**The problem:**
Word for word, write out all of the data below.

**Task material:**

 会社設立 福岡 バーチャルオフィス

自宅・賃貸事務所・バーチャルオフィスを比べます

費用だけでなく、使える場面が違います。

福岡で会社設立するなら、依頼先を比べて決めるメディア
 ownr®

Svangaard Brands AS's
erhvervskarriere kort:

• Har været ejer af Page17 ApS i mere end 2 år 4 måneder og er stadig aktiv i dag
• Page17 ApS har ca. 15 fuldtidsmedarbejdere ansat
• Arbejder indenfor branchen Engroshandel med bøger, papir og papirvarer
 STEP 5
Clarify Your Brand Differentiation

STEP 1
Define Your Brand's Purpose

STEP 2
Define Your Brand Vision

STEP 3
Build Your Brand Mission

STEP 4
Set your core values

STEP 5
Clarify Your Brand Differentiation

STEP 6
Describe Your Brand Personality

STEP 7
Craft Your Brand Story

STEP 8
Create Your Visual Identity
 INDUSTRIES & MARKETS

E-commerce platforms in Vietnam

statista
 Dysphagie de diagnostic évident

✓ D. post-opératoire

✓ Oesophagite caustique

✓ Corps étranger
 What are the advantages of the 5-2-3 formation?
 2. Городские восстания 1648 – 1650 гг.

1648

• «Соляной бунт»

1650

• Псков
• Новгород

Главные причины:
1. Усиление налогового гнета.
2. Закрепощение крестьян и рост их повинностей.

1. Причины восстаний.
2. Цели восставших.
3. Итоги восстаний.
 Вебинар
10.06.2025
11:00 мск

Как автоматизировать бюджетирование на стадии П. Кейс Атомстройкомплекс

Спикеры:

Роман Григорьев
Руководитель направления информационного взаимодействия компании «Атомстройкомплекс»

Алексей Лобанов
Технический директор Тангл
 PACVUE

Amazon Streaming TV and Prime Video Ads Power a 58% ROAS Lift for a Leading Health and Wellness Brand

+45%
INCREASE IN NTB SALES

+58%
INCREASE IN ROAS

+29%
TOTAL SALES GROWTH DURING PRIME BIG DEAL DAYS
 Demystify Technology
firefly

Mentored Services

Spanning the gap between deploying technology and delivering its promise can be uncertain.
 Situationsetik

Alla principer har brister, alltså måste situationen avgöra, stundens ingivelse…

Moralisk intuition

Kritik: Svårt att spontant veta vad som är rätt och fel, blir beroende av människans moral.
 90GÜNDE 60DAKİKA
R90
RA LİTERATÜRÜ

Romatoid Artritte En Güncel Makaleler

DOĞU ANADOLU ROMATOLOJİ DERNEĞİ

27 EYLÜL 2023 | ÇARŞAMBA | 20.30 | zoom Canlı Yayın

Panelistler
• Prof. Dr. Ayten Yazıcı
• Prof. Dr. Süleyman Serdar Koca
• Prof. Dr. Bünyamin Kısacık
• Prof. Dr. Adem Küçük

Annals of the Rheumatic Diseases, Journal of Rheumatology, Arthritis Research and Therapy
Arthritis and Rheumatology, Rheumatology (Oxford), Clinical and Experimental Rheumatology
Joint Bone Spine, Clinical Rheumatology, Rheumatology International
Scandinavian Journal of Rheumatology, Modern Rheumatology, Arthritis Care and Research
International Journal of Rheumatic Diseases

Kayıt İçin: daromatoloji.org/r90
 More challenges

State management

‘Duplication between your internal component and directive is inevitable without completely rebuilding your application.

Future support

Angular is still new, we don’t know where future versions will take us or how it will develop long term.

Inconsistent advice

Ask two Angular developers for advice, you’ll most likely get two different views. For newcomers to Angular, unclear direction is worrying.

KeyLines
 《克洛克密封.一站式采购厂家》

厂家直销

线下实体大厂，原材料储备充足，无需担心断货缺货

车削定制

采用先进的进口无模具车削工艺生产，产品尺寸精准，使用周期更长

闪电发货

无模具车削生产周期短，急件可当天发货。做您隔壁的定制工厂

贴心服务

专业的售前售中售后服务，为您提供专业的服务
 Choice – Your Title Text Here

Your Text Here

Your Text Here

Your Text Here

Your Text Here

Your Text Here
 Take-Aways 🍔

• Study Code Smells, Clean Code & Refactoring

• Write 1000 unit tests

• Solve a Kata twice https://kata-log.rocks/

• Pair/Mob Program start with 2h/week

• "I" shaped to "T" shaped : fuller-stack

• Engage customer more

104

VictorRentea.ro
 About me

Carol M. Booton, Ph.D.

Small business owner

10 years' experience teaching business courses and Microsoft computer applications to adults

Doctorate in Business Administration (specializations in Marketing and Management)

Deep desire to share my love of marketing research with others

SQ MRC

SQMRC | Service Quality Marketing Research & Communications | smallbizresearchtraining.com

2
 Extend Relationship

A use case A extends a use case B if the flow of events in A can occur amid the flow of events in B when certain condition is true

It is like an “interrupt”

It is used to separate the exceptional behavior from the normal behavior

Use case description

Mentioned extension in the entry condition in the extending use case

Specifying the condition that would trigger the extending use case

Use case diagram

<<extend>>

**Solution for this problem:**
 会社設立 福岡 バーチャルオフィス

自宅・賃貸事務所・バーチャルオフィスを比べます

費用だけでなく、使える場面が違います。

福岡で会社設立するなら、依頼先を比べて決めるメディア
 ownr®

Svangaard Brands AS's
erhvervskarriere kort:

• Har været ejer af Page17 ApS i mere end 2 år 4 måneder og er stadig aktiv i dag
• Page17 ApS har ca. 15 fuldtidsmedarbejdere ansat
• Arbejder indenfor branchen Engroshandel med bøger, papir og papirvarer
 STEP 5
Clarify Your Brand Differentiation

STEP 1
Define Your Brand's Purpose

STEP 2
Define Your Brand Vision

STEP 3
Build Your Brand Mission

STEP 4
Set your core values

STEP 5
Clarify Your Brand Differentiation

STEP 6
Describe Your Brand Personality

STEP 7
Craft Your Brand Story

STEP 8
Create Your Visual Identity
 INDUSTRIES & MARKETS

E-commerce platforms in Vietnam

statista
 Dysphagie de diagnostic évident

✓ D. post-opératoire

✓ Oesophagite caustique

✓ Corps étranger
 What are the advantages of the 5-2-3 formation?
 2. Городские восстания 1648 – 1650 гг.

1648

• «Соляной бунт»

1650

• Псков
• Новгород

Главные причины:
1. Усиление налогового гнета.
2. Закрепощение крестьян и рост их повинностей.

1. Причины восстаний.
2. Цели восставших.
3. Итоги восстаний.
 Вебинар
10.06.2025
11:00 мск

Как автоматизировать бюджетирование на стадии П. Кейс Атомстройкомплекс

Спикеры:

Роман Григорьев
Руководитель направления информационного взаимодействия компании «Атомстройкомплекс»

Алексей Лобанов
Технический директор Тангл
 PACVUE

Amazon Streaming TV and Prime Video Ads Power a 58% ROAS Lift for a Leading Health and Wellness Brand

+45%
INCREASE IN NTB SALES

+58%
INCREASE IN ROAS

+29%
TOTAL SALES GROWTH DURING PRIME BIG DEAL DAYS
 Demystify Technology
firefly

Mentored Services

Spanning the gap between deploying technology and delivering its promise can be uncertain.
 Situationsetik

Alla principer har brister, alltså måste situationen avgöra, stundens ingivelse…

Moralisk intuition

Kritik: Svårt att spontant veta vad som är rätt och fel, blir beroende av människans moral.
 90GÜNDE 60DAKİKA
R90
RA LİTERATÜRÜ

Romatoid Artritte En Güncel Makaleler

DOĞU ANADOLU ROMATOLOJİ DERNEĞİ

27 EYLÜL 2023 | ÇARŞAMBA | 20.30 | zoom Canlı Yayın

Panelistler
• Prof. Dr. Ayten Yazıcı
• Prof. Dr. Süleyman Serdar Koca
• Prof. Dr. Bünyamin Kısacık
• Prof. Dr. Adem Küçük

Annals of the Rheumatic Diseases, Journal of Rheumatology, Arthritis Research and Therapy
Arthritis and Rheumatology, Rheumatology (Oxford), Clinical and Experimental Rheumatology
Joint Bone Spine, Clinical Rheumatology, Rheumatology International
Scandinavian Journal of Rheumatology, Modern Rheumatology, Arthritis Care and Research
International Journal of Rheumatic Diseases

Kayıt İçin: daromatoloji.org/r90
 More challenges

State management

‘Duplication between your internal component and directive is inevitable without completely rebuilding your application.

Future support

Angular is still new, we don’t know where future versions will take us or how it will develop long term.

Inconsistent advice

Ask two Angular developers for advice, you’ll most likely get two different views. For newcomers to Angular, unclear direction is worrying.

KeyLines
 《克洛克密封.一站式采购厂家》

厂家直销

线下实体大厂，原材料储备充足，无需担心断货缺货

车削定制

采用先进的进口无模具车削工艺生产，产品尺寸精准，使用周期更长

闪电发货

无模具车削生产周期短，急件可当天发货。做您隔壁的定制工厂

贴心服务

专业的售前售中售后服务，为您提供专业的服务
 Choice – Your Title Text Here

Your Text Here

Your Text Here

Your Text Here

Your Text Here

Your Text Here
 Take-Aways 🍔

• Study Code Smells, Clean Code & Refactoring

• Write 1000 unit tests

• Solve a Kata twice https://kata-log.rocks/

• Pair/Mob Program start with 2h/week

• "I" shaped to "T" shaped : fuller-stack

• Engage customer more

104

VictorRentea.ro
 About me

Carol M. Booton, Ph.D.

Small business owner

10 years' experience teaching business courses and Microsoft computer applications to adults

Doctorate in Business Administration (specializations in Marketing and Management)

Deep desire to share my love of marketing research with others

SQ MRC

SQMRC | Service Quality Marketing Research & Communications | smallbizresearchtraining.com

2
 Extend Relationship

A use case A extends a use case B if the flow of events in A can occur amid the flow of events in B when certain condition is true

It is like an “interrupt”

It is used to separate the exceptional behavior from the normal behavior

Use case description

Mentioned extension in the entry condition in the extending use case

Specifying the condition that would trigger the extending use case

Use case diagram

<<extend>>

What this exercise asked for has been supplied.